# SELECTED EXCERPT
***

This repository contains the official implementation for: "Optimizing IoT Video Data: Dimensionality Reduction for Efficient Deep Learning on Edge Computing". It implements state-of-the-art dimensionality reduction techniques tailored for analyzing bird behaviors from video data, enabling efficient processing on resource-constrained environments like edge computing devices.
-
Dimensionality Reduction Methods:
- Feature Embeddings: Extract embeddings from pre-trained video models like Swin Transformer, reducing data size by over 6,000 times while maintaining high classification accuracy.
- Autoencoders: Compress video data using spatio-temporal autoencoders, achieving significant reductions in data size.
- Single-Frame Analysis: Process individual frames using CNNs, Vision Transformers, or DINO+HoG, leveraging spatial features for classification.
-
Dataset:
- Visual WetlandBirds Dataset: Includes videos of bird behaviors such as feeding, preening, and swimming, annotated with species and actions. The dataset is described in the dataset paper and available on GitHub.
├── Single_Frame_CNN_Transformer/ # Implementation of single-frame analysis using CNNs and Vision Transformers
├── Single_Frame_Dino_HoG/ # Implementation of single-frame analysis using DINO and HoG features
├── features/ # Feature embedding extraction from pre-trained video models
├── reduction_autoencoder/ # Implementation of the autoencoder method
├── LICENSE
├── README.md

***

# LISTED ENTRIES
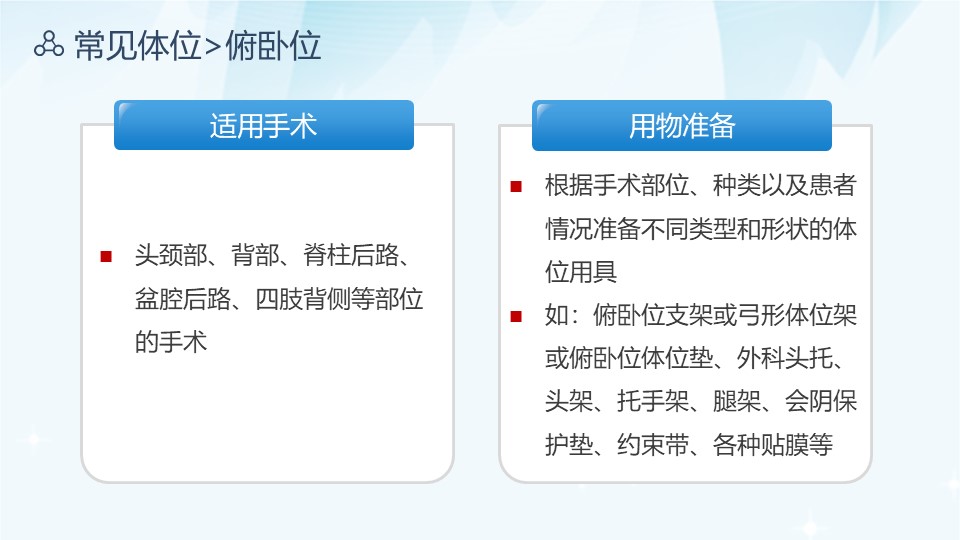 常见体位>俯卧位

适用手术

头颈部、背部、脊柱后路、盆腔后路、四肢背侧等部位的手术

用物准备

根据手术部位、种类以及患者情况准备不同类型和形状的体位用具

如：俯卧位支架或弓形体位架或俯卧位体位垫、外科头托、头架、托手架、腿架、会阴保护垫、约束带、各种贴膜等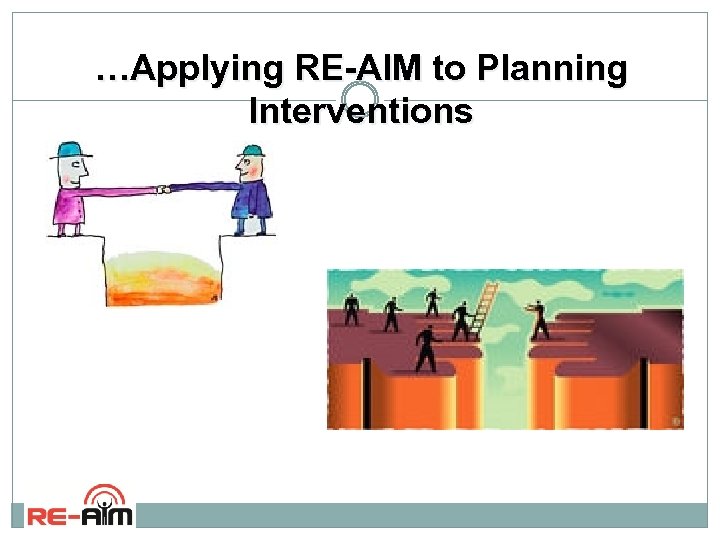 …Applying RE-AIM to Planning Interventions

RE-AIM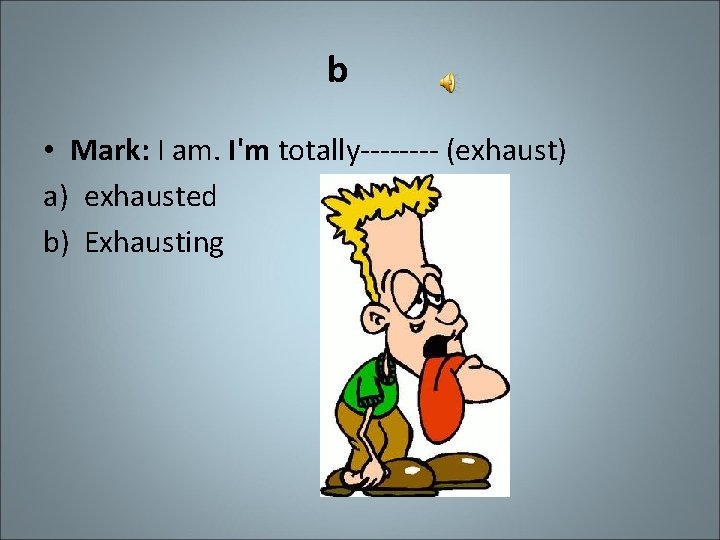 b

• Mark: I am. I'm totally-------- (exhaust)

a) exhausted

b) Exhausting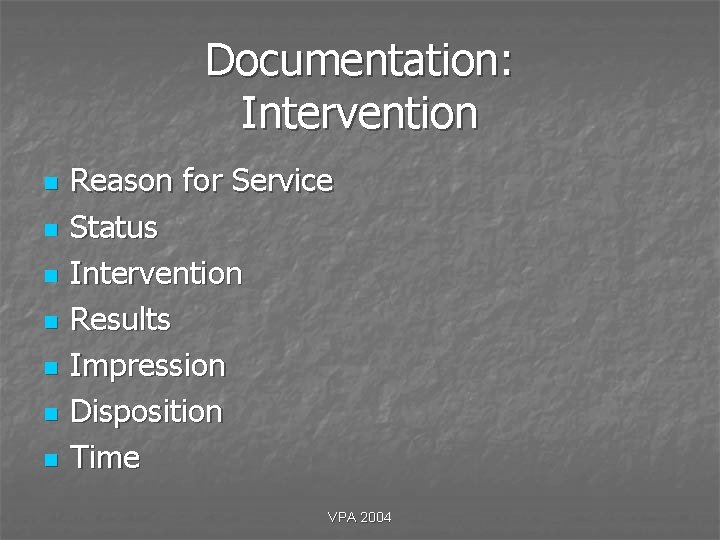 Documentation: Intervention

- Reason for Service
- Status
- Intervention
- Results
- Impression
- Disposition
- Time

VPA 2004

***

# TASK BRIEF
State whether each statement below agrees with the repository description, answering yes or no and quoting the words of the description that decide it. 1. Feature embeddings from pre-trained video models cut data size by more than 6,000 times. 2. The bird videos in the dataset are annotated with species only. 3. The single-frame analysis using DINO and HoG is implemented in the features/ folder.

# SOLUTION TO THIS PROBLEM
1. Yes: "reducing data size by over 6,000 times while maintaining high classification accuracy."
2. No: "annotated with species and actions."
3. No: "Single_Frame_Dino_HoG/ # Implementation of single-frame analysis using DINO and HoG features."